start INFORMATION SHOWN
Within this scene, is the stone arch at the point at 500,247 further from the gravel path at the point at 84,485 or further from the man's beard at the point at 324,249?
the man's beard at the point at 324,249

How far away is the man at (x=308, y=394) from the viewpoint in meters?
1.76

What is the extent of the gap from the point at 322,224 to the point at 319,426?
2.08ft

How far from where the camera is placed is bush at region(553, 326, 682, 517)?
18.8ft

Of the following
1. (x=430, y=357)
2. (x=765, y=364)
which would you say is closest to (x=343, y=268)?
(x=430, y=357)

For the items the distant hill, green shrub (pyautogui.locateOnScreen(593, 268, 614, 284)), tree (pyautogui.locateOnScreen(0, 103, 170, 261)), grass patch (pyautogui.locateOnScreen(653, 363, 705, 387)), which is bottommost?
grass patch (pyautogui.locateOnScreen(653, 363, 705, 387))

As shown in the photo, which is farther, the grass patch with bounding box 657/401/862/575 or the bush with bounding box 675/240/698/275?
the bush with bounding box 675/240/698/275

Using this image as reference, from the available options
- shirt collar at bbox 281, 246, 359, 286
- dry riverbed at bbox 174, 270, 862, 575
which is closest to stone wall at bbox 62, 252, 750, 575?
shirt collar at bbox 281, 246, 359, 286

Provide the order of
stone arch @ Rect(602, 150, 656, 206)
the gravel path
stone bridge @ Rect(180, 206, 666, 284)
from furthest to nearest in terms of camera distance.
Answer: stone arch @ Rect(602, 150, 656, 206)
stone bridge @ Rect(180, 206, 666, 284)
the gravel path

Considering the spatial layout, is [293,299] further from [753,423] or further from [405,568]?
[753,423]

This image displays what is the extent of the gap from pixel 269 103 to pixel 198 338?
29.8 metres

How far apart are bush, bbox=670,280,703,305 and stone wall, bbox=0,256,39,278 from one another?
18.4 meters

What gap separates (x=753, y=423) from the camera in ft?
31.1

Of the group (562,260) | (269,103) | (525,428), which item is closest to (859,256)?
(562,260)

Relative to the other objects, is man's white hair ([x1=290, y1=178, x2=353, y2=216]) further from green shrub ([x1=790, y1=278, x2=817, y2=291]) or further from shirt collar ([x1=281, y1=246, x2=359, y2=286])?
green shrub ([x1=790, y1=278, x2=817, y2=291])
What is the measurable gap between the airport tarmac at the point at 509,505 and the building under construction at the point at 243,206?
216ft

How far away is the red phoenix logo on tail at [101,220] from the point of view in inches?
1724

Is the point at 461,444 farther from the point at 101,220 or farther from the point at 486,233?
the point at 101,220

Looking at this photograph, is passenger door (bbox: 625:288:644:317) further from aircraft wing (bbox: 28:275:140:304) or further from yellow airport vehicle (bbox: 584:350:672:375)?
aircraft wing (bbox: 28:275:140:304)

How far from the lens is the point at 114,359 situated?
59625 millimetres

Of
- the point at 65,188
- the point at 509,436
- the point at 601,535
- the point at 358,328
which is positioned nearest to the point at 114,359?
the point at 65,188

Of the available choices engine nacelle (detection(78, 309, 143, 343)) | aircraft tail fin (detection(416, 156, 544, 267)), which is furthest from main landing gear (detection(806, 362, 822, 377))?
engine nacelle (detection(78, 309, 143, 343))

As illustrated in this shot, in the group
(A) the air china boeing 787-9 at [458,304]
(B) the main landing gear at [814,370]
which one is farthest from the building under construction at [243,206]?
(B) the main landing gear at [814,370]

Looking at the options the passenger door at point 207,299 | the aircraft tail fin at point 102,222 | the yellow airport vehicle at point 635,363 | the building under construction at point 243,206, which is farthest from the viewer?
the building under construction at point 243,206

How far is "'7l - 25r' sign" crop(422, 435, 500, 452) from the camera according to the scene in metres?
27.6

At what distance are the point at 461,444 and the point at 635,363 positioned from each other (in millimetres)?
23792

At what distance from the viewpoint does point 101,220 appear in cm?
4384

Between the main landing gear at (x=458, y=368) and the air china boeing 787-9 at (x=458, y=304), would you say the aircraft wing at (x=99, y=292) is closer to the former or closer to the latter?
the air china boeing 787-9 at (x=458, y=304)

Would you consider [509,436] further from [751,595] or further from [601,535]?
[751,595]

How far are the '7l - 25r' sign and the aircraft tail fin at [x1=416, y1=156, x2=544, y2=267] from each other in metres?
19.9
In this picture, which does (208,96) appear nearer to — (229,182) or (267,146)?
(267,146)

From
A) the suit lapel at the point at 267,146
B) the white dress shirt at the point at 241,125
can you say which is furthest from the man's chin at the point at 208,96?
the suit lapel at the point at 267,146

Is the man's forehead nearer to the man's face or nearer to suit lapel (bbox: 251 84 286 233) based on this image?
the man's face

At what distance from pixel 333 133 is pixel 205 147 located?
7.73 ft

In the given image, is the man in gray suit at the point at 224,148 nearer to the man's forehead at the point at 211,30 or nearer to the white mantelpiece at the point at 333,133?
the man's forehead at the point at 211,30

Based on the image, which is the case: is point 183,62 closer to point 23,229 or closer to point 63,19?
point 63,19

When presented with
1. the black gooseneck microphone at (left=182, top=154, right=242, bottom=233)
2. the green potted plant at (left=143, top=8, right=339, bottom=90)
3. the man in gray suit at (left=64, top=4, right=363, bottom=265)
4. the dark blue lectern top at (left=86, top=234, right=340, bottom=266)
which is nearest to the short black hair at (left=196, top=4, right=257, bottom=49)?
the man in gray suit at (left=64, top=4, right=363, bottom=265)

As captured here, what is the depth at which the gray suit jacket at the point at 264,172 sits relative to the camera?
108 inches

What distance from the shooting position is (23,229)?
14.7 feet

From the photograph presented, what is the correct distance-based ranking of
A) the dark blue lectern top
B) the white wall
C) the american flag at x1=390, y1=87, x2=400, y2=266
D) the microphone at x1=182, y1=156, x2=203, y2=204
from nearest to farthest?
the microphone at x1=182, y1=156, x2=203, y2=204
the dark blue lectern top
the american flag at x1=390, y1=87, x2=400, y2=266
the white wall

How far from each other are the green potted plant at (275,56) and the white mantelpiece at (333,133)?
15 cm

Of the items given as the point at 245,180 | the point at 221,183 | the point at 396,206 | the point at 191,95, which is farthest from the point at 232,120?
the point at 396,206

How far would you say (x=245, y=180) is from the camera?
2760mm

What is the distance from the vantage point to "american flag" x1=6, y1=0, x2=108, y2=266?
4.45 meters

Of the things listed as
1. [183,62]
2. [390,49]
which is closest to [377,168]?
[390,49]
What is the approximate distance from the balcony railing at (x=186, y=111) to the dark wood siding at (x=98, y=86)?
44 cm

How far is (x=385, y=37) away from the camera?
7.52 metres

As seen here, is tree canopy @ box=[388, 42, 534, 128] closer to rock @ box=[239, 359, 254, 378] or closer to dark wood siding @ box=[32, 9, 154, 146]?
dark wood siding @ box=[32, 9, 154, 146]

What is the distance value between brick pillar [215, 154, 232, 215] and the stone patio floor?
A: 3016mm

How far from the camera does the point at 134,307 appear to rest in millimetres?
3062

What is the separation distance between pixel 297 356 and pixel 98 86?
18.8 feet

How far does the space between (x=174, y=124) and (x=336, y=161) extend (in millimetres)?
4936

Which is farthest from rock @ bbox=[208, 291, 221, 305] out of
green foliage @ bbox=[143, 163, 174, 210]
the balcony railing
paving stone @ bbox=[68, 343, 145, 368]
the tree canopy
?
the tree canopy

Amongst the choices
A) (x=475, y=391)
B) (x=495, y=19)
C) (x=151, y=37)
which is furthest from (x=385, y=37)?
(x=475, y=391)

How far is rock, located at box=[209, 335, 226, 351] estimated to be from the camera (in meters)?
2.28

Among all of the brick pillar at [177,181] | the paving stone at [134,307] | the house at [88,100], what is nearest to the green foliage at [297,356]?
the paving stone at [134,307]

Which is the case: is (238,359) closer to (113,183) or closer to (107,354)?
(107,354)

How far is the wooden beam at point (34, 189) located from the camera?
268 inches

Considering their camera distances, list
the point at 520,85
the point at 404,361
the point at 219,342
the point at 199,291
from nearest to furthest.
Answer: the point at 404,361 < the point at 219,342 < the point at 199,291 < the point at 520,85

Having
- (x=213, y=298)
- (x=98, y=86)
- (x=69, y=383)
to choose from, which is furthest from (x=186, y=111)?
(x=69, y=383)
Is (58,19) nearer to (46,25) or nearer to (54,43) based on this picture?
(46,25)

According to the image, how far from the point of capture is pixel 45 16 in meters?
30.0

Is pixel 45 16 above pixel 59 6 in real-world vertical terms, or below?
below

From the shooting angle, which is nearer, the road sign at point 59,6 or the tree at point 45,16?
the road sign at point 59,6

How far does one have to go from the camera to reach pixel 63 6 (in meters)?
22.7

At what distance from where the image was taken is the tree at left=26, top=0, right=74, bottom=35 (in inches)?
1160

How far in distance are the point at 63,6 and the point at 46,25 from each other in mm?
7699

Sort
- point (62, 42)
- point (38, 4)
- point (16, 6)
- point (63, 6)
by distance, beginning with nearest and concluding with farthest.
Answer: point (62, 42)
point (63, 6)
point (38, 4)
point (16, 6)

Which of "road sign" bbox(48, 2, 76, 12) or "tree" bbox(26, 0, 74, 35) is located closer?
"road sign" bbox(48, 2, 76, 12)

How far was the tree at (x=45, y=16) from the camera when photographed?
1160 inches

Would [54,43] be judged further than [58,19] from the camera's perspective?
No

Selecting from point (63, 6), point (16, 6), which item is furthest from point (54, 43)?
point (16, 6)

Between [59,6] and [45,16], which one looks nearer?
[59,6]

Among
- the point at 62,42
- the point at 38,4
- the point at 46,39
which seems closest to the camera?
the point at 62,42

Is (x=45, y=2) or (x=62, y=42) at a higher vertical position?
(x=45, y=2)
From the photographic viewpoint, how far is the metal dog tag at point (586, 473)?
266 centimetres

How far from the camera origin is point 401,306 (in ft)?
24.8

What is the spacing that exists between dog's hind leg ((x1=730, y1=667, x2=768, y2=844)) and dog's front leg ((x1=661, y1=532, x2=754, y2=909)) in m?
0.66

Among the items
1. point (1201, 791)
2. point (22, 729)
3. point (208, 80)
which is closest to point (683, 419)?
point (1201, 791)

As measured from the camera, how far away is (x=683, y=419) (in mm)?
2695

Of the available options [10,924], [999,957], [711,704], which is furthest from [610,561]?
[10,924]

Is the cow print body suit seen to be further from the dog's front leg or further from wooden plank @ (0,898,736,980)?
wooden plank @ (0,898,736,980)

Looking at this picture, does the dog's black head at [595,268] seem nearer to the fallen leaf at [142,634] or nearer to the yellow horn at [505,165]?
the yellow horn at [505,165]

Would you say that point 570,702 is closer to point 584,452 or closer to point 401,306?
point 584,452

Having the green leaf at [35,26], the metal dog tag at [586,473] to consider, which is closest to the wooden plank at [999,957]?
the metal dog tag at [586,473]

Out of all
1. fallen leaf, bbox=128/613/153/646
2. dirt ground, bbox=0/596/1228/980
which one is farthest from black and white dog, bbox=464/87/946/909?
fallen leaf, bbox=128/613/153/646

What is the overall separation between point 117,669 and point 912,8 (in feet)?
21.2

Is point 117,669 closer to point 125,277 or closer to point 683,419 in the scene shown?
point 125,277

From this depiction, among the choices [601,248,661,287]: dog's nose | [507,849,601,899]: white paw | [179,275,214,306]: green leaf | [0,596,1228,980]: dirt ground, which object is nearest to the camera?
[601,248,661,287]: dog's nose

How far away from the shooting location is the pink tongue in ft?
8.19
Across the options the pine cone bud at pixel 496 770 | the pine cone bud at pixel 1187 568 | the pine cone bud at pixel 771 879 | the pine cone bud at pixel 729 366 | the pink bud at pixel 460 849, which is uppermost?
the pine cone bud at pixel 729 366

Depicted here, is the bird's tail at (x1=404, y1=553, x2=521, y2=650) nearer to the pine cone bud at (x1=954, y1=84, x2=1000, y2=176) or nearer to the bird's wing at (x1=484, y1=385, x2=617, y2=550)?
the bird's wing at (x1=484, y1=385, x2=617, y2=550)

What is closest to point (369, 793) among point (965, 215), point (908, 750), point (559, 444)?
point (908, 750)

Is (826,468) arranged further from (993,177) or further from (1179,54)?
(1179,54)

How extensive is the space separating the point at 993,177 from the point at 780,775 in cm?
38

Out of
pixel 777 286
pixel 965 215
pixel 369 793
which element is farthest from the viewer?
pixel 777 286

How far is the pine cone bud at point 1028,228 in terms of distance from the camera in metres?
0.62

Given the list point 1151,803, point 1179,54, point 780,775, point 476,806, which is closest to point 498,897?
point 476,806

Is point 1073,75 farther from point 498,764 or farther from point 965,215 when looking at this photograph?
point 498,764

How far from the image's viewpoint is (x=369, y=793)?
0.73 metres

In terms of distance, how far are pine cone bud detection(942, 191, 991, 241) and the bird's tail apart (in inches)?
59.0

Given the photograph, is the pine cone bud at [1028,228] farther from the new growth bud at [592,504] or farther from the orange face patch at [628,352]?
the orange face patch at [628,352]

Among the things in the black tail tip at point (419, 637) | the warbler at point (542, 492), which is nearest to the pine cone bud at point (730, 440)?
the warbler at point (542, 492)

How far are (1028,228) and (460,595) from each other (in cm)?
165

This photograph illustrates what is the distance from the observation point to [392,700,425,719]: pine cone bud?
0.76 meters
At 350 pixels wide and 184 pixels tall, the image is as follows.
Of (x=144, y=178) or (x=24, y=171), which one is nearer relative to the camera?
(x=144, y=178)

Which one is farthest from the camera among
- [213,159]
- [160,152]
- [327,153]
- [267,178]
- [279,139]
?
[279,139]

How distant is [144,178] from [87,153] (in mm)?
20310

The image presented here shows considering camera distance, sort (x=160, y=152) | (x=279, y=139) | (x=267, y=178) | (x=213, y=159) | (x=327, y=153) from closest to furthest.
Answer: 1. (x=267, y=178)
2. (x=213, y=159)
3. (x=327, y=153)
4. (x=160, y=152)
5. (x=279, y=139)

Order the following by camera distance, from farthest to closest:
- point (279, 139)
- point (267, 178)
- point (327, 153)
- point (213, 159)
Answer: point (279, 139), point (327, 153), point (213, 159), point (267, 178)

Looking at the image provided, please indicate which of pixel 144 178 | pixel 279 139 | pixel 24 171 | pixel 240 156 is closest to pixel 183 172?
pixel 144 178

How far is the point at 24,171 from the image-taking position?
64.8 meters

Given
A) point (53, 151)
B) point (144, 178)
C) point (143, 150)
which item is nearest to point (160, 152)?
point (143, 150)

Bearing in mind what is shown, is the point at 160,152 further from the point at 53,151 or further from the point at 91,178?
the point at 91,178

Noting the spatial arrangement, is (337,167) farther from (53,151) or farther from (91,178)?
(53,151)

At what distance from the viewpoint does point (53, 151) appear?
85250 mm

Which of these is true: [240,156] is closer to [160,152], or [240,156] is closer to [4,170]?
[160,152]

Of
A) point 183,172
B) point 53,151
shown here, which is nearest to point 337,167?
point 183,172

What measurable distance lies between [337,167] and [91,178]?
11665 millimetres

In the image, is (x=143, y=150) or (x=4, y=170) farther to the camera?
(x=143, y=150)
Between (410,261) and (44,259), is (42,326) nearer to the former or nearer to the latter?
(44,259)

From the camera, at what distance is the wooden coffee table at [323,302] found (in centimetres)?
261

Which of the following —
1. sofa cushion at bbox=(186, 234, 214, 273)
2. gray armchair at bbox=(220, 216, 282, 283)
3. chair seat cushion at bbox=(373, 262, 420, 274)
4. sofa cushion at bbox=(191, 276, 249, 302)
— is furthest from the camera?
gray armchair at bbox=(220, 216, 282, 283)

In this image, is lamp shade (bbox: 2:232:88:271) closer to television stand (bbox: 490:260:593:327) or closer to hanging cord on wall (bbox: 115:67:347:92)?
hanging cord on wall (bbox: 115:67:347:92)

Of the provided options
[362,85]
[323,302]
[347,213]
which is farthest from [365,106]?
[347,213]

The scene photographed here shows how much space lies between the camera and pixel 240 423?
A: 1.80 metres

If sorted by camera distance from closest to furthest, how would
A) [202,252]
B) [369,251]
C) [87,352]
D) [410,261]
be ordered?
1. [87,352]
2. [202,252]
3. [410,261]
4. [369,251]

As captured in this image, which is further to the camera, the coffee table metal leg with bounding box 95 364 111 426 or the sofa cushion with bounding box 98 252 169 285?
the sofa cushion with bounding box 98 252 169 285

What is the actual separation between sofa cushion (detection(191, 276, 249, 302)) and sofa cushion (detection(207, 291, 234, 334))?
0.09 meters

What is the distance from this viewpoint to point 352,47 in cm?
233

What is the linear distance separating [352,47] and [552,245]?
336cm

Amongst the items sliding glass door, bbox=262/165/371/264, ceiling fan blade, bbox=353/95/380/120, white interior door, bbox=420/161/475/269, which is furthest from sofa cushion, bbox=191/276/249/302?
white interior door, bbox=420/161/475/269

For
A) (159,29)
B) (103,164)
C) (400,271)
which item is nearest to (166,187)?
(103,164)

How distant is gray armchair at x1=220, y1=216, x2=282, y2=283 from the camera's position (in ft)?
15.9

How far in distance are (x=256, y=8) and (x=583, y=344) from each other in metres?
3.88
end INFORMATION SHOWN
> EXERCISE:
Repeat only the lines from the one holding "What measurable distance" through the last line of the data.

> CORRECT OUTPUT:
What measurable distance lies between [337,167] and [91,178]?
11665 millimetres

In the image, is (x=143, y=150) or (x=4, y=170) farther to the camera?
(x=143, y=150)
Between (410,261) and (44,259), is (42,326) nearer to the former or nearer to the latter?
(44,259)

From the camera, at what distance is the wooden coffee table at [323,302] found (in centimetres)?
261

Which of the following —
1. sofa cushion at bbox=(186, 234, 214, 273)
2. gray armchair at bbox=(220, 216, 282, 283)
3. chair seat cushion at bbox=(373, 262, 420, 274)
4. sofa cushion at bbox=(191, 276, 249, 302)
— is furthest from the camera?
gray armchair at bbox=(220, 216, 282, 283)

In this image, is lamp shade (bbox: 2:232:88:271) closer to television stand (bbox: 490:260:593:327) or closer to hanging cord on wall (bbox: 115:67:347:92)?
hanging cord on wall (bbox: 115:67:347:92)

Of the provided options
[362,85]
[323,302]
[347,213]
which is farthest from [365,106]?
[347,213]

The scene photographed here shows how much space lies between the camera and pixel 240 423?
A: 1.80 metres

If sorted by camera distance from closest to furthest, how would
A) [202,252]
B) [369,251]
C) [87,352]
D) [410,261]
be ordered?
1. [87,352]
2. [202,252]
3. [410,261]
4. [369,251]

As captured in this image, which is further to the camera, the coffee table metal leg with bounding box 95 364 111 426 or the sofa cushion with bounding box 98 252 169 285?
the sofa cushion with bounding box 98 252 169 285

What is the actual separation between sofa cushion (detection(191, 276, 249, 302)) and sofa cushion (detection(207, 291, 234, 334))?
0.09 meters

What is the distance from this viewpoint to point 352,47 in cm?
233

What is the linear distance separating [352,47] and [552,245]?
336cm

Amongst the items sliding glass door, bbox=262/165/371/264, ceiling fan blade, bbox=353/95/380/120, white interior door, bbox=420/161/475/269, which is furthest from sofa cushion, bbox=191/276/249/302?
white interior door, bbox=420/161/475/269

For
A) (159,29)
B) (103,164)
C) (400,271)
which item is nearest to (166,187)?
(103,164)

How distant is gray armchair at x1=220, y1=216, x2=282, y2=283 from the camera's position (in ft)?
15.9

How far in distance are (x=256, y=8) and (x=583, y=344) from each other in metres?
3.88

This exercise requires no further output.